AUSTIN (Nexstar) – Time is running short at the Capitol. The pace is picking up as lawmakers work toward deals on priority legislation like school finance and property tax reform. One deal that’s still pending is the budget. That’s the one that the Texas constitution says has to get done.
Right now, the budget legislation is in the hands of a conference committee. It’s made up of five Senate Republicans along with three Republicans and two Democrats from the House.
Rep. John Zerwas (R-Richmond) is leading the negotiations on the House side. “We’re really about halfway through that process,” he said during an interview on the State of Texas program. Zerwas anticipates having the bill voted out of committee sometime after Mother’s Day, then on the floor of each chamber just before Memorial Day.
One complication to the negotiations is the way that unresolved legislation for school finance and property tax reform are intertwined with the budget. Zerwas said there are key questions about how to increase funds for public schools and keep a lid on property taxes. “Where we have a lot of conversation now is how do you pay for this in the future?” Zerwas said.
One idea is to raise the state’s sales tax and use the money raised to pay for property tax relief. It’s backed by the “big three” state leaders, Gov. Greg Abbott, Lt. Gov. Dan Patrick, and House Speaker Dennis Bonnen.
“The reason there is a lot of interest in that is that it generates a lot of money,” Zerwas said. He estimates the one percent increase in the sales tax would bring in $5 billion a year. “If you look at it from that standpoint, for a biennium for $10 billion you can do a lot to make sure you keep property tax relief in place and you can do a lot to fund our public schools on a go forward basis.”

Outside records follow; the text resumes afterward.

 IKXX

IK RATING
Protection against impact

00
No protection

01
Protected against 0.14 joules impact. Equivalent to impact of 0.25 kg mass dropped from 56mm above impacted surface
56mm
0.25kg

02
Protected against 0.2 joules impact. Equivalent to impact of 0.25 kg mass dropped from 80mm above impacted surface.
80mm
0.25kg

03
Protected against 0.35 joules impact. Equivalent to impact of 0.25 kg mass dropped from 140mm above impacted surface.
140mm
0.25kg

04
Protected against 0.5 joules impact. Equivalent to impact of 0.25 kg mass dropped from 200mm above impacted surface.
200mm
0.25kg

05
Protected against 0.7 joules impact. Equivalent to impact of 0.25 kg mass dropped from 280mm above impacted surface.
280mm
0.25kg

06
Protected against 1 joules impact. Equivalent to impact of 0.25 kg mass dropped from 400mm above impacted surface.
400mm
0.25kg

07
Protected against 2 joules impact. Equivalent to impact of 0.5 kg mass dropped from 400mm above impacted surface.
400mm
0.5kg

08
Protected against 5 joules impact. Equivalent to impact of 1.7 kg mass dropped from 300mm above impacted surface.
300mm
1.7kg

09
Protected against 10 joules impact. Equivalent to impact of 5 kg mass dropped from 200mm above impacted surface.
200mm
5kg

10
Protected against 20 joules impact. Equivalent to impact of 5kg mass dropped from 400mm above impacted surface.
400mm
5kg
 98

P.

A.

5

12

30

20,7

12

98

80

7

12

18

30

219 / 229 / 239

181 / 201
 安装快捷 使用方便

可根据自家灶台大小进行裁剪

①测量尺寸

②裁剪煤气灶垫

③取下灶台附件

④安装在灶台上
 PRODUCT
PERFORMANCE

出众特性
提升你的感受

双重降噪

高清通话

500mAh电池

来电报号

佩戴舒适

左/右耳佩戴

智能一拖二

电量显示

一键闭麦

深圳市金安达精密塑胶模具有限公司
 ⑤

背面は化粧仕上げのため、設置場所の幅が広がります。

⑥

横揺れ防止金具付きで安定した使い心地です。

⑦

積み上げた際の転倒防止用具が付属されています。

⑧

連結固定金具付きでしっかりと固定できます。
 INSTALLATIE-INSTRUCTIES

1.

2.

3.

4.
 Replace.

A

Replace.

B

If the sales tax proposal is approved, Texas voters would have the final say. The proposal would go on the November ballot as a constitutional amendment. But it’s not clear now whether the idea has enough support to get out of the House.
“I think we’re still working on that,” Zerwas said. “I think there are some people that are very concerned about this because they’ve heard from their constituents that they don’t want a one-cent sales tax, you know a sales tax increase.” But the backing of the “big three” could help win over some lawmakers. “I like to say it’s nice to have the cover of the Governor, the Speaker, and the Lieutenant Governor to do these kinds of things,” Zerwas said.
Despite the looming deadline of the end of the session, Zerwas said he’s confident the budget deal will get done on time. He said the work is being done in “a very concuducive atmosphere” in the conference committee. “It’s not me trying to win over you. It’s trying to get to where is the right place for the state of Texas.”